Summary: Salesforce empowers software developers to create high-quality, secure enterprise apps on its Force.com platform by moving development operations to the cloud using CloudBees CI and Amazon EKS.
Challenge: Migrate app development to the cloud to increase developer efficiency, accelerate innovation, improve security and speed deployments
Solution: Moved software development to CloudBees CI on Amazon EKS, improving productivity, security and supporting the continuous delivery of innovative solutions on the Salesforce platform
Successfully migrated DevOps to AWS EKS
Increased developer productivity
Introduced innovative technologies such as Kubernetes
Improved scalability of DevOps
Product: CloudBees CI
Since its founding more than 20 years ago, Salesforce has emerged as one of the world’s top Software as a Service companies. Known for its market-leading customer relationship management (CRM) platform, San Francisco-based Salesforce has successfully broadened its offerings to include cloud-based solutions for customer service, marketing automation, analytics and application development.
Thousands of software developers and business users build powerful Salesforce-based enterprise applications using a platform called Force.com, part of the Salesforce Customer 360 Platform. Salesforce’s IT organization, through its business technology group, helps manage the development platform.

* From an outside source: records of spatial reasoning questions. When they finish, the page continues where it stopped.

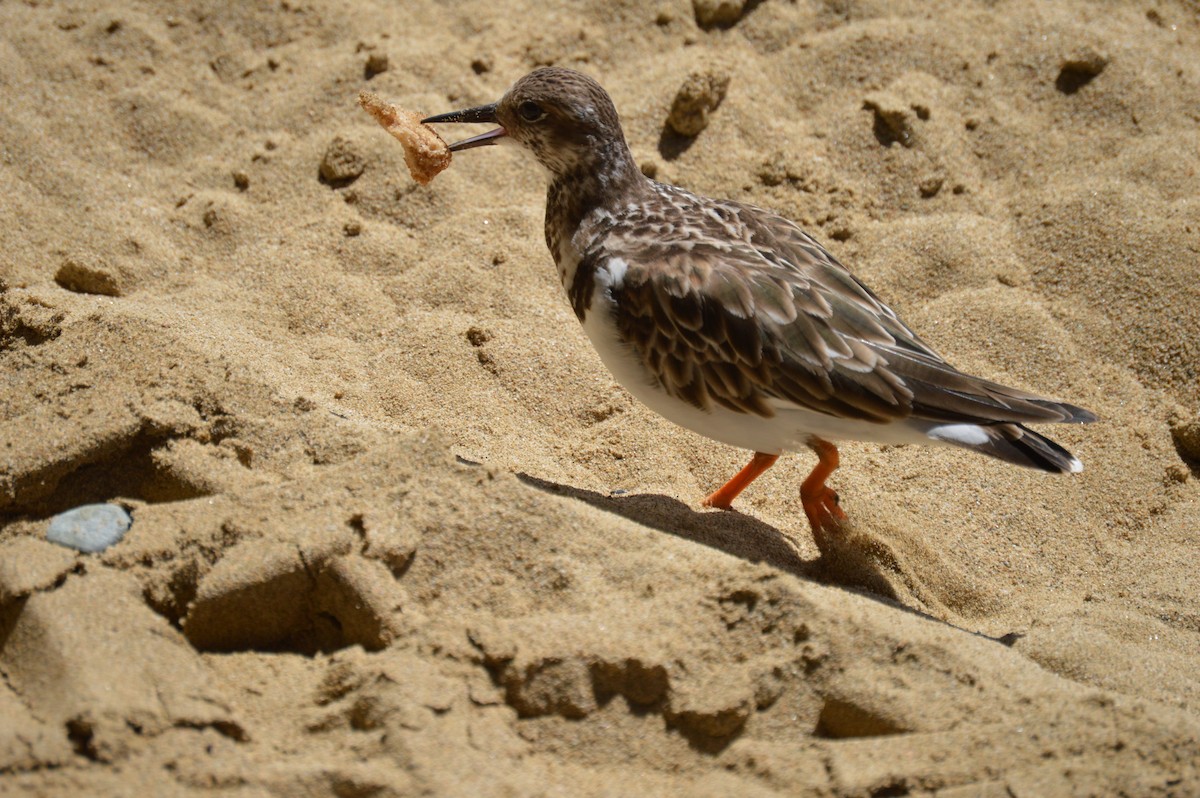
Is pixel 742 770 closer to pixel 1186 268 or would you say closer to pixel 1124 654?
pixel 1124 654

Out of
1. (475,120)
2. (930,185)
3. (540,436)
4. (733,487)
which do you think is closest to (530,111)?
(475,120)

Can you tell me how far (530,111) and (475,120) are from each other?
32 centimetres

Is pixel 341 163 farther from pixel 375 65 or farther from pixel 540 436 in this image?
pixel 540 436

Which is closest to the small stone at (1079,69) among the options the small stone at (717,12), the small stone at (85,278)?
the small stone at (717,12)

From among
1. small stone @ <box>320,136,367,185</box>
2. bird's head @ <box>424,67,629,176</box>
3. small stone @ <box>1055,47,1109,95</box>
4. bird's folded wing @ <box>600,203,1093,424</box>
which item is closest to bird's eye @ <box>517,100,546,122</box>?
bird's head @ <box>424,67,629,176</box>

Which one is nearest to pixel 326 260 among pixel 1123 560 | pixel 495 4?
pixel 495 4

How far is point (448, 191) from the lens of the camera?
559 centimetres

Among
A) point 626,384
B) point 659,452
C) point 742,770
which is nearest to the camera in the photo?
point 742,770

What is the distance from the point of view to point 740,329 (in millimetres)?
3863

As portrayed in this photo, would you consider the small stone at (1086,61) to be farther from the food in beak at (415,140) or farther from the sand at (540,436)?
the food in beak at (415,140)

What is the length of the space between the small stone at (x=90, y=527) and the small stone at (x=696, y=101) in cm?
359

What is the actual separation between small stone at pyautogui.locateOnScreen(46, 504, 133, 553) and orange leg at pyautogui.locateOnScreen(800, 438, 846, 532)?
7.77ft

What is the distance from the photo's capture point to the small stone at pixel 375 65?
6.01 metres

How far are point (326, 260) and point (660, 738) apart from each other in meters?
3.22
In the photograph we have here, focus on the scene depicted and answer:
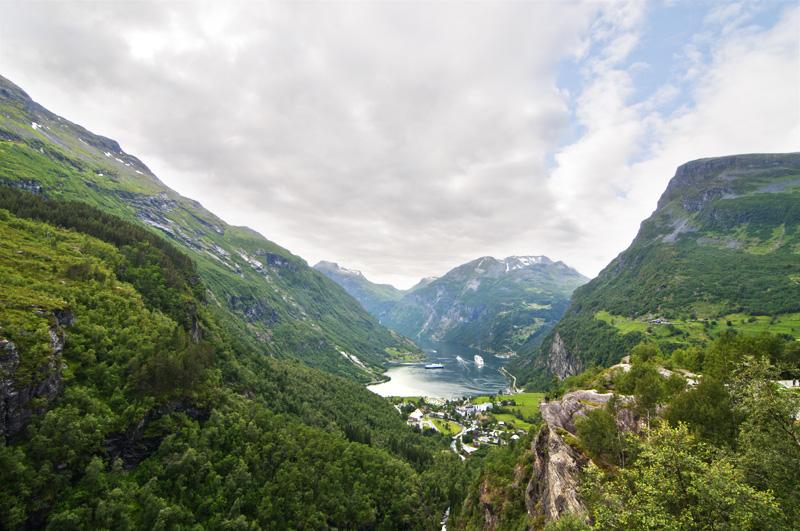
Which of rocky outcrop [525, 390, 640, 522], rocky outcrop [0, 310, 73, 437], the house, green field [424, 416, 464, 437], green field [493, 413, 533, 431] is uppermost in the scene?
rocky outcrop [525, 390, 640, 522]

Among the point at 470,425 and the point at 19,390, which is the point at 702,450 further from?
the point at 470,425

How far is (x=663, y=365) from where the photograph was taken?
61.3 m

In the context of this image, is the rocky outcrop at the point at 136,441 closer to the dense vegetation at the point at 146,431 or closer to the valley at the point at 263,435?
the dense vegetation at the point at 146,431

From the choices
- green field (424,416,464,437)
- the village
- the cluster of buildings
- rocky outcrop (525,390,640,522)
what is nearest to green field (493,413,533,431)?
the village

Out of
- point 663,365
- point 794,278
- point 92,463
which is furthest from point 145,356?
point 794,278

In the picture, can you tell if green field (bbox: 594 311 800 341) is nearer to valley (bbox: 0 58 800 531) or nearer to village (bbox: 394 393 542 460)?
valley (bbox: 0 58 800 531)

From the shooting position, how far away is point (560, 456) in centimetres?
4588

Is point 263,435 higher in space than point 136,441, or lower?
lower

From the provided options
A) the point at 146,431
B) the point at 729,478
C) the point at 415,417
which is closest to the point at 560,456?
the point at 729,478

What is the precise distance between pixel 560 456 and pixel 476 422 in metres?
139

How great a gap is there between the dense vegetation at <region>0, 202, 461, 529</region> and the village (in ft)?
88.0

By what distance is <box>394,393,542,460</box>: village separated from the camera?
149 meters

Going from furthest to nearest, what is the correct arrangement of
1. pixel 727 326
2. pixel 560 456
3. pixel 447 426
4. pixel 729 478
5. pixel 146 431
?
pixel 447 426 → pixel 727 326 → pixel 146 431 → pixel 560 456 → pixel 729 478

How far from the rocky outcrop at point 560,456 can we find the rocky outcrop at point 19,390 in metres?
78.9
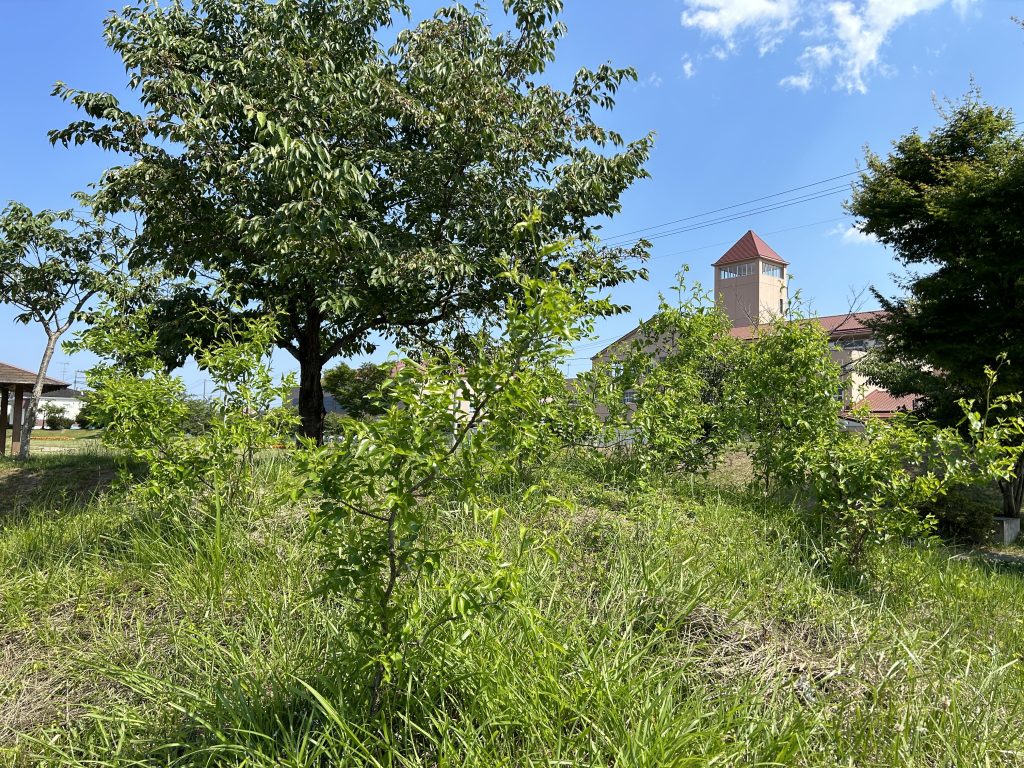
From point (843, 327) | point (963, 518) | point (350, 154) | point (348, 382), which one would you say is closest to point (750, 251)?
point (843, 327)

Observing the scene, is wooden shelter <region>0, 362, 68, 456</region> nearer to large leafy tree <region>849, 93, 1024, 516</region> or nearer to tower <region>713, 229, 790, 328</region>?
large leafy tree <region>849, 93, 1024, 516</region>

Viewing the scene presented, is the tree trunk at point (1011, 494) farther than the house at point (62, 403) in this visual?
No

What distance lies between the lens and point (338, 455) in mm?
2100

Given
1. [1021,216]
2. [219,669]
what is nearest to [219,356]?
[219,669]

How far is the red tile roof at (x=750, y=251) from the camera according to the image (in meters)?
49.6

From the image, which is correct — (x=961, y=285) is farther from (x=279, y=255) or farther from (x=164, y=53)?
(x=164, y=53)

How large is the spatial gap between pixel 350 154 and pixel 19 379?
12.7 metres

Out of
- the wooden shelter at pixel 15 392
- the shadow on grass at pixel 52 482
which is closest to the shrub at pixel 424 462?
the shadow on grass at pixel 52 482

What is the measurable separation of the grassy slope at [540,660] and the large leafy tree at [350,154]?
3.35m

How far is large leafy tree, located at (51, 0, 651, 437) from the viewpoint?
6.81 meters

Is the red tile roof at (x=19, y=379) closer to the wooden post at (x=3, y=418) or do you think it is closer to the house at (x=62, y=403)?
the wooden post at (x=3, y=418)

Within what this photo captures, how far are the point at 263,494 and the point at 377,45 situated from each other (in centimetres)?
705

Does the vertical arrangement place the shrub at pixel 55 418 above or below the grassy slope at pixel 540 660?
above

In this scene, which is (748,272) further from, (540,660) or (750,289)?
(540,660)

The group’s DevOps team plays a key role in the development process. "We make sure that developers are equipped with the latest technologies and tooling,” says Aaron Nassiry, DevOps engineer, with Salesforce’s business technology group. "Our goal is to let the developers focus on their core skillsets and features and get the immediate feedback they need.”
Salesforce’s fast growth has encouraged more developers to create applications on the Force.com platform. Currently, the group works with about 1,200 developers across 60 to 70 teams, putting pressure on the DevOps team to keep developers supplied with the latest tools and techniques. "There are all kinds of tools coming into the market all the time,” says Nassiry. "Our job is to make sure we’re utilizing the right technologies and providing the right guidance to our scrum teams.”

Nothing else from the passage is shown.